Tolbert currently is in private practice and serves as Assistant Clinical Professor of Medicine, David Geffen School of Medicine University of California, Los Angeles. She spends a significant amount of her time educating physicians, allied health care professionals, and the public about non-surgical orthopedics and neurological rehabilitation.

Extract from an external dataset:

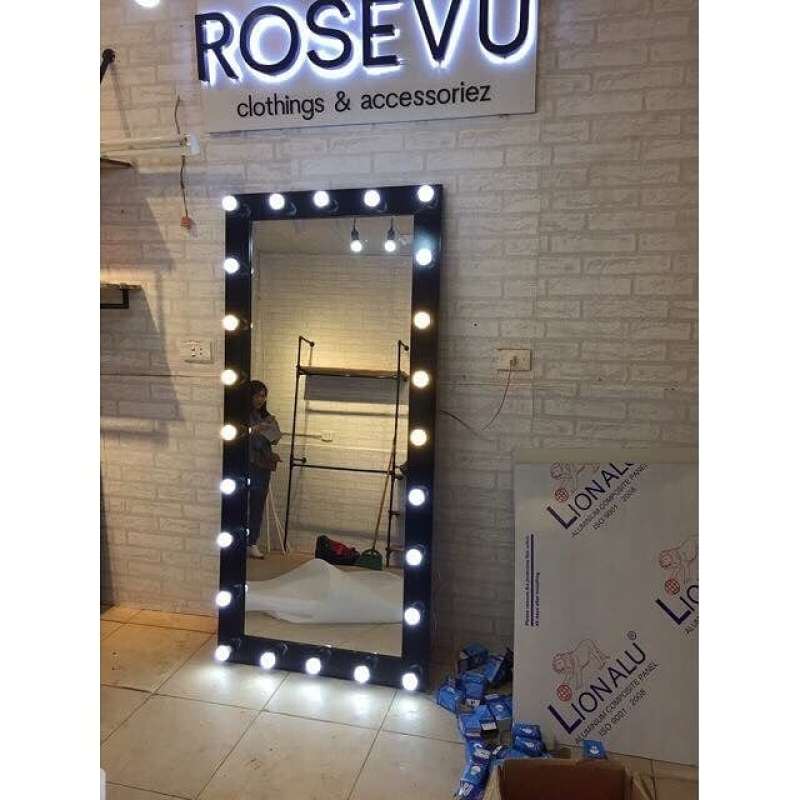 Gương đèn led 17 bóng 70x175cm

67 year-old female s/p L4/5, L5/S1 laminotomy presents complaining of left sacroiliac (SI) pain of 6 months duration. She failed myriad treatments. Patient began a series of PRP and prolotherapy injection therapy targeted to the left SI joint and overlying Dorsal SI Ligaments 2-4 weeks apart. Ultrasound guidance with 4MHZ curvilinear probe was used to target the treatment structures. Assessment/Results: Outcome measures and goals consisted of tolerable sitting and ability to go to the movies. Upon follow up nearly one year later, she remains "satisfied" with the results and describes "goals as met". Discussion: In recent years, there has been a growing interest towards facilitating tissue healing via bio- active substances that stimulate local growth factors involved in tissue repair. Platelet Rich Plasma (PRP) and prolotherapy, also known as regenerative injection therapy, involve injection of these bioactive substances into areas of chronic tendon, ligament and joint injury. Conclusions: Intra-articular and ligament PRP with hyperosmolar Dextrose Proliferant provided long-term pain relief, and increased function for refractory SI pain. Ultrasound guidance allows real-time accurate placement of treatment in an office setting. Additionally, this setting provides patient convenience, avoidance of X-ray exposure or other potential complications inherent to the hospital or surgical center. Further study is warranted.